Thomas Golden, Ph.D.
Clinical Psychologist
2. Langdon | June 29th, 2006 at 3:06 am
Bravissimo! As a psychiatric nurse, an analysand in Jungian analysis, and most importantly a human being, I thank you. Your courage is remarkable. You’ve given me just a bit more hope. Keep up the wonderful work. And better yet - keep blogging!!!
3. Dr. William A. Fraenkel | July 4th, 2006 at 2:36 pm
I am in full support of the letter Psychologists for Socail Responsibility sent you dated June 21, 2006. I have been a member of APA for 50 years and am ashamed to say that we psychologists are only paying lip service to the substance of this letter, including your office and all of the Divisions within APA. We become worse than the terrorists when we deny suspects their right for a trial and to be told the reasons for being suspect. Let us be straightforward about the war on terrorism which I and many of my psychologists friends and assocaites decry. If we are to have a true and enduring peace in this world we must be honest with ourselves and live out the policies and principles and by-laws of APA, not pay lip service to them! It is my belief that those psychologists who are working for the military and or aiding and abetting the use of their training and skills in such places as Guantanamo Bay Cuba or other places of Rendition ought to be thrown out of the APA. Let us not be in denial nor waffle on this matter as we live in very dangerous times with the threat of nuclear war ever present as well as other known weapons of mass destruction in countries we have no meaningul unbiased relationships with, and some of which countries we have supplied same with expertise in such types of warfare for the almighty buck! Let us be open and honest and truthful about our aims and goals as psychologists which follow ‘the prevention of harm to others’ as our embodiment. Pax.
4. Dr. William A. Fraenkel | July 4th, 2006 at 3:23 pm
P. S. In my previous e-mail to the President of the American Psychological Association I neglected to say that I am a former USMarine combat veteran, infantryman, during World War II and one who saw three major battles against the enemy, Japan, on pacific islands starting with Kwajalein, an atoll in the Marshall Islands, Saipan in the Mariana Islands where I was wounded in action and had to be medivacced by ship The USS Hope to another island Enniwetok, where they had better medical facilities and then to Hawaii for rest and rehabilitation, and then Iwo Jima, the worst recorded battle in the history of the Marine Corps.
I can tell you and anyone who wants to listen that war is worse than any hell I can imagine.
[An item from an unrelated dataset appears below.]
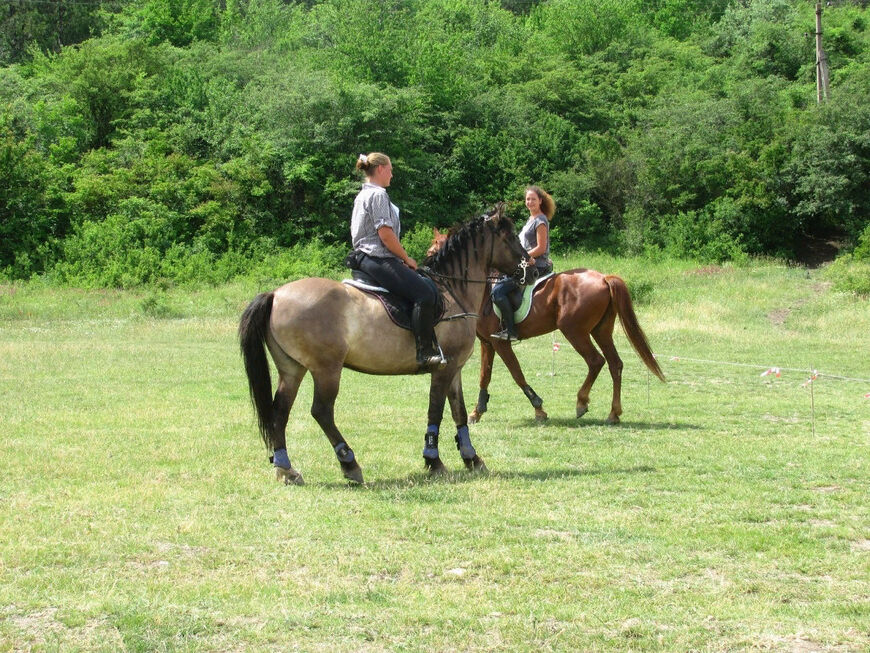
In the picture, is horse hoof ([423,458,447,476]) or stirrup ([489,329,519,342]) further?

It is outdated what with our modern Armageddon type destructive weapons that abound. I have seen death too often to ever forget the sight and sounds and smells and cries of the wounded on both sides to ever want to be a part of any new war. As psychologists we are sworn to work towards reconciliation ‘after we joined up’ in APA… and to do no harm!!!!! We must defend our nation, of course, but we must first learn how to respect and trust other nations and help all member states of the United Nations join together in peaceful ways with no hidden agendas. There are enough serious world wide problems we can and should pay more attention to besides our own ambitions. Being any part of an armed conflict to achieve these goals must be removed from our plans and aspirations. Peace Now was a key phrase during the sixties but it still resonates with me today. How about you?